Significant breakthroughs have been made in the field of physical artificial intelligence. On June 1, NVIDIA officially launched an open-world foundational large model for physical AI - Cosmos3. As the world's first fully open-source and multimodal physical AI large model, this model is built using an innovative hybrid Transformer architecture, integrating visual reasoning, world generation, and action prediction capabilities within a single system. It has the potential to significantly reduce the training and evaluation cycle of physical AI from months to days.

Addressing the long-standing industry challenge of "difficulty in generalizing in real-world scenarios with limited data and fragmented simulation frameworks," Cosmos3 offers a new solution. The model was trained on a vast physical AI dataset containing billions of text, images, videos, audio, and motion trajectories. It can naturally understand and generate cross-modal content, achieving industry-leading physical simulation accuracy.

image.png

In terms of technical architecture, Cosmos3 innovatively combines a reasoning Transformer with a generative Transformer. The model first deeply analyzes the interaction rules, motion states, and spatiotemporal relationships of objects, then accurately completes video generation and action trajectory prediction. This design endows it with strong multimodal image and text understanding capabilities, physical environment simulation prediction abilities, and action strategy capabilities to assist robots in completing specific tasks. In multiple mainstream physical AI benchmark tests such as Artificial Analysis, Physics-IQ, and RoboLab, Cosmos3 ranks at the top among open-source models.
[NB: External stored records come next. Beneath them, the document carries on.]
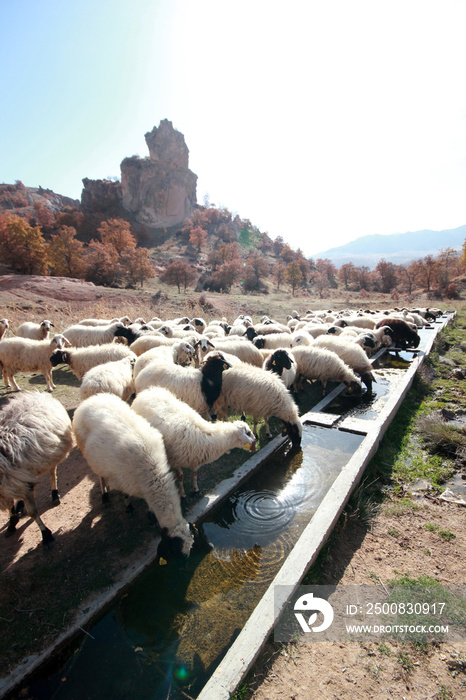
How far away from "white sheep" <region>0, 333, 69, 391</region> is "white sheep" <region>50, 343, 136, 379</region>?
103 centimetres

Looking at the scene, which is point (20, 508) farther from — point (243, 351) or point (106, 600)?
point (243, 351)

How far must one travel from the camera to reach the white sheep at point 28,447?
3707mm

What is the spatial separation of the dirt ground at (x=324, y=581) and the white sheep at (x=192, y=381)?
2.06m

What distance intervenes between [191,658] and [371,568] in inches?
88.2

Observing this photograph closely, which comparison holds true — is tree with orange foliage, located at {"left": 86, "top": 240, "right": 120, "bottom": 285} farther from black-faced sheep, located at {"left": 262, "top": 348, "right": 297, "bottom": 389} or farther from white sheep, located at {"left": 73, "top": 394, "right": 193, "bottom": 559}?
white sheep, located at {"left": 73, "top": 394, "right": 193, "bottom": 559}

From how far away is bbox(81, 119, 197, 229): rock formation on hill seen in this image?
247 feet

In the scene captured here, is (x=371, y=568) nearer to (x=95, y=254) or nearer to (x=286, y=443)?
(x=286, y=443)

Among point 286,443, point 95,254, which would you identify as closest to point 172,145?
point 95,254

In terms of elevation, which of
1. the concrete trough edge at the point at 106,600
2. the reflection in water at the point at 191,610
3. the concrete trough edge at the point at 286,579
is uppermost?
the concrete trough edge at the point at 286,579

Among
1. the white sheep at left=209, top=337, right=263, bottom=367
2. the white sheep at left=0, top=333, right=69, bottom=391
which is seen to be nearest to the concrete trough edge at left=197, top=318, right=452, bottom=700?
the white sheep at left=209, top=337, right=263, bottom=367

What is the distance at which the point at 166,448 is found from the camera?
4641 millimetres

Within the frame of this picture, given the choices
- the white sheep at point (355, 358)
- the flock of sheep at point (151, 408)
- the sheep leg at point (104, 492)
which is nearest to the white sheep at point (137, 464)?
the flock of sheep at point (151, 408)

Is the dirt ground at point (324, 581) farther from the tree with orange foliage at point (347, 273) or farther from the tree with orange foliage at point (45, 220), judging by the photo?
the tree with orange foliage at point (45, 220)

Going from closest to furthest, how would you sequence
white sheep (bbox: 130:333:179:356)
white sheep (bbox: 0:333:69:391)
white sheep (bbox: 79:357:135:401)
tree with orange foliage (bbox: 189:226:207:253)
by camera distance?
white sheep (bbox: 79:357:135:401) → white sheep (bbox: 0:333:69:391) → white sheep (bbox: 130:333:179:356) → tree with orange foliage (bbox: 189:226:207:253)
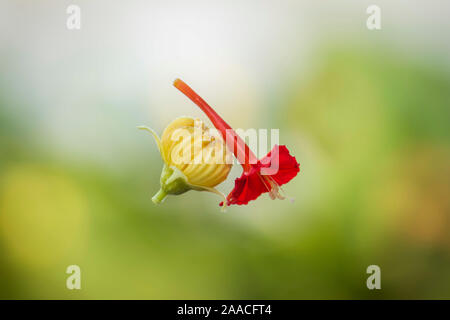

To comprehensively adapt to different development stages, NVIDIA has released multiple versions: Cosmos3Super, which focuses on secondary training of robot and autonomous driving models and pursues extreme precision, and Cosmos3Nano, which can complete high-quality video parsing and action reasoning within seconds. These two versions are now officially available; meanwhile, the Cosmos3Edge version, designed for real-time inference on the edge, is also in the release plan.

At the time of launching the large model, NVIDIA also jointly established the "NVIDIA Cosmos Coalition" with global top world model research teams and AI developers, including Agile Robots, Black Forest Labs, Generalist, LTX, Runway, and Skild AI. NVIDIA founder and CEO Huang Renxun stated that with continuous breakthroughs in multimodal reasoning and world models, the transformative era of physical AI has arrived. The release of this series of open-source cutting-edge models will help developers worldwide achieve technological leaps and create the next generation of intelligent systems capable of perceiving, reasoning, and performing actions in the real world.